In-band power management features are not supported in v1.4.
HPE supports Slurm as a workload manager which reports job energy usage and records it in the ITDB for system accounting purposes.
A time-series PostgreSQL database (sma-postgres-cluster
) contains the power telemetry data and tracks job start/end times, job-id, application-id, user-id, and application node allocation data. This data is made available through the System Monitoring Framework (SMF). Power monitoring and job data in sma-postgres-cluster
enable out-of-band power profiling on the management nodes. Slurm interfaces with the PostgreSQL database through a plug-in.
Cabinet-level power/energy data from compute blades, switch blades, and chassis rectifiers is collected by each Chassis Management Module (CMM) and provided on system management network.
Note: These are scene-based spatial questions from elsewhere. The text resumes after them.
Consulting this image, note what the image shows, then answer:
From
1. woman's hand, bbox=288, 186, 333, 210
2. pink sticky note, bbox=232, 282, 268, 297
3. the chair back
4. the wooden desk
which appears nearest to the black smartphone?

This power telemetry can be monitored by the SMF. Cabinet-level power data is collected and forwarded to the management nodes. The management nodes store the telemetry in the power management database.
The blade-level and node-level accumulated energy telemetry is point-in-time power data. Blade accumulated energy data is collected out-of-band and is made available via workload managers. Users have access to the data in-band at the node-level via a special sysfs files in /sys/cray/pm_counters on the node.
Rack systems support 2 intelligent power distribution units (iPDUs). The power/energy telemetry, temperature, and humidity measurements (supported by optional probes), are accessible through the iPDU HTTP interface.
Node-level accumulated energy data is point-in-time power and accumulated energy data collected via Redfish through the server BMC.